Record extracts:
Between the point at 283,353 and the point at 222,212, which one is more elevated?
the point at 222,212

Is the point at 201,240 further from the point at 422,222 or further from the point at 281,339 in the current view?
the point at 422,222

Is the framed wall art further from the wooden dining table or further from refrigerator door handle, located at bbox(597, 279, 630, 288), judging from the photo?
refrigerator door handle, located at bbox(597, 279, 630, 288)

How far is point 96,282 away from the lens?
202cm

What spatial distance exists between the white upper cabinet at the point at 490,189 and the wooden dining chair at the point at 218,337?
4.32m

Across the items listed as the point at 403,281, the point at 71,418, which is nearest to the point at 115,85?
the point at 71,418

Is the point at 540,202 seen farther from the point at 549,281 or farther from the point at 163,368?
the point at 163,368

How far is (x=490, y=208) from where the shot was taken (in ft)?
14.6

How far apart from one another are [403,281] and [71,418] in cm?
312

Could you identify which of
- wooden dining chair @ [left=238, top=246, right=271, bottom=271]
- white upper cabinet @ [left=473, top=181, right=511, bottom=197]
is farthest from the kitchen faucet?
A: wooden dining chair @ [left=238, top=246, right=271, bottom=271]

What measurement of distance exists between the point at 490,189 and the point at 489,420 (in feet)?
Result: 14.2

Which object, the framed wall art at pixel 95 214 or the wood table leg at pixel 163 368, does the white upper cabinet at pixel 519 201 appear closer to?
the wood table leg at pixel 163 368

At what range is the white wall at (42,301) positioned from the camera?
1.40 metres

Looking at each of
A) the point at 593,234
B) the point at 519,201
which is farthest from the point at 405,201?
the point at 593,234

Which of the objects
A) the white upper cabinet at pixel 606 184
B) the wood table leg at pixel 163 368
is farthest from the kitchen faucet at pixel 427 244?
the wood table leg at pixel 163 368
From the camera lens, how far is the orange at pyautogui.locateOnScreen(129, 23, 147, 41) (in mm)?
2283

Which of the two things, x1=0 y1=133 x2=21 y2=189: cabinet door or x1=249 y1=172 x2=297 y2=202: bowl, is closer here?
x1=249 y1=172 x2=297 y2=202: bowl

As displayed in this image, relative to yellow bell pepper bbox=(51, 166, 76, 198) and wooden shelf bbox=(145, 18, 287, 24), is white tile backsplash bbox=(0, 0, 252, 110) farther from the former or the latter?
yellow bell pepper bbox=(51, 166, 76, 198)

Task: Rewrite all the lines above as a JSON list of strings, one string per line, leaving out blank lines.

Result for this task:
[
  "Between the point at 283,353 and the point at 222,212, which one is more elevated?",
  "the point at 222,212",
  "Is the point at 201,240 further from the point at 422,222 or further from the point at 281,339 in the current view?",
  "the point at 422,222",
  "Is the framed wall art further from the wooden dining table or further from refrigerator door handle, located at bbox(597, 279, 630, 288), judging from the photo?",
  "refrigerator door handle, located at bbox(597, 279, 630, 288)",
  "How far is point 96,282 away from the lens?",
  "202cm",
  "What spatial distance exists between the white upper cabinet at the point at 490,189 and the wooden dining chair at the point at 218,337?",
  "4.32m",
  "Across the items listed as the point at 403,281, the point at 71,418, which is nearest to the point at 115,85?",
  "the point at 71,418",
  "Is the point at 540,202 seen farther from the point at 549,281 or farther from the point at 163,368?",
  "the point at 163,368",
  "How far is (x=490, y=208) from where the shot was taken (in ft)?",
  "14.6",
  "How far apart from one another are [403,281] and [71,418] in cm?",
  "312",
  "Could you identify which of",
  "- wooden dining chair @ [left=238, top=246, right=271, bottom=271]",
  "- white upper cabinet @ [left=473, top=181, right=511, bottom=197]",
  "is farthest from the kitchen faucet?",
  "A: wooden dining chair @ [left=238, top=246, right=271, bottom=271]",
  "What measurement of distance exists between the point at 490,189 and the point at 489,420 (in feet)?",
  "Result: 14.2",
  "Which object, the framed wall art at pixel 95 214 or the wood table leg at pixel 163 368, does the white upper cabinet at pixel 519 201 appear closer to?",
  "the wood table leg at pixel 163 368",
  "At what range is the white wall at (42,301) positioned from the camera?",
  "1.40 metres",
  "Looking at each of",
  "A) the point at 593,234",
  "B) the point at 519,201",
  "which is farthest from the point at 405,201?",
  "the point at 593,234",
  "Which of the objects",
  "A) the white upper cabinet at pixel 606 184",
  "B) the wood table leg at pixel 163 368",
  "is farthest from the kitchen faucet at pixel 427 244?",
  "the wood table leg at pixel 163 368",
  "From the camera lens, how far is the orange at pyautogui.locateOnScreen(129, 23, 147, 41) (in mm)?",
  "2283",
  "Which of the two things, x1=0 y1=133 x2=21 y2=189: cabinet door or x1=249 y1=172 x2=297 y2=202: bowl, is closer here?",
  "x1=249 y1=172 x2=297 y2=202: bowl",
  "As displayed in this image, relative to yellow bell pepper bbox=(51, 166, 76, 198) and wooden shelf bbox=(145, 18, 287, 24), is white tile backsplash bbox=(0, 0, 252, 110) farther from the former or the latter?",
  "yellow bell pepper bbox=(51, 166, 76, 198)"
]